一通り、彼等の『じゃれ合い』が済んだ処で。

「僕に、何を使うんですか?」

トト……っと軽快に階段を上がる音が聞こえたと、人々が思うや否や、パンっ、と食堂の扉が開いて、ひょいっとセツナが顔を覗かせた。

「ん? 何でもないよ。──片付け御苦労様」

マクドールさんの口から、僕の名前が出た気がする──食堂の入口に佇みながら、そんな風にクリッと瞳を見開いたセツナに、カナタは微笑み掛ける。

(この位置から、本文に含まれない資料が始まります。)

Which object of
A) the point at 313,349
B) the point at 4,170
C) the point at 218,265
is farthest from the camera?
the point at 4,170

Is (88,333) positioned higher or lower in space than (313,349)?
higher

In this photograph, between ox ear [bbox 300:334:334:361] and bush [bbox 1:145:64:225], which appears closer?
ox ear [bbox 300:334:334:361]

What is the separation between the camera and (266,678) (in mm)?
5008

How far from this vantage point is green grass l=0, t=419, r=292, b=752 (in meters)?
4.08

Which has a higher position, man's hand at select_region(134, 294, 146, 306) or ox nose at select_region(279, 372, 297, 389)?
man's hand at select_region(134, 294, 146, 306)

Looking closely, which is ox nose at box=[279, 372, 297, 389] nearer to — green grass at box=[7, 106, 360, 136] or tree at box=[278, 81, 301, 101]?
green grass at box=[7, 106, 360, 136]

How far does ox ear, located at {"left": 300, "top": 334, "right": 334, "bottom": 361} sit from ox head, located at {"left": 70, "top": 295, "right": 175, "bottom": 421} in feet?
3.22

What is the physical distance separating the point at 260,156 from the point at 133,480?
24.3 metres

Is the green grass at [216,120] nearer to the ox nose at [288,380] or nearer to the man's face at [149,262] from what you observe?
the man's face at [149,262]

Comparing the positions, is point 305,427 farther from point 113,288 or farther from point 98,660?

「いいえ。御馳走になったのは僕達ですし。──それよりも、行きましょ? マクドールさん。バナーの峠越えながら、『一寸した寄り道』して、本拠地戻りましょうーっ」

にっこりと、自分だけに向けられる、『自分専用』の彼の笑みへ、セツナも又、ほわ……と微笑みを返し。

彼は、仲間達を促した。

…………やれやれ、とか、本当に平気か? とか口々に言いながらも。

号令に従って、人々は腰を上げる。

「カナタ?」

──そんな中。

先頭を切ってマクドール邸を後にしようとしている『小さな盟主』の背中を見遣りつつ、ビクトールがそっと、カナタを呼び。

「……何?」

「セツナがな、やろうとしているようなことなんざ、した覚えがないって言い張るお前からしてみたら、今日のあいつの魂胆は、どれだ? 無茶か? 無理か? 無謀か?」

呼び掛けに答えて、ふっ……と振り返ったカナタへ傭兵は、静かに問い掛けた。

「…………ま、正直な話、無茶でも無理でも無謀でもないとは思うけどね。掛け値無しに、セツナや僕達だけでは手に余ると思えるなら、例えセツナの言うことでも、僕は折れないよ」

「なら、最初っから素直に、セツナの言い分、聞いてやりゃあ良かっただろうが」

「ビクトール? 理性と感情も、又別物」

「……何だ、何時もの過保護かよ……。心配なんざ、するんじゃなかった…………」

────セツナの、どんな『我が儘』にも、二つ返事で頷いてみせるカナタが、今日に限って、首を縦に振るまで随分と粘ってみせたから。

何か事情でも……? と、内心では思っていたのだろうビクトールは、その時、その問い掛けをしたのだけれど。

カナタから返って来た答えは、何時も通りの物で。

阿呆らし……と、しんがりでマクドール邸より踏み出した傭兵は、後ろ手で、パタリと玄関の扉を閉ざした。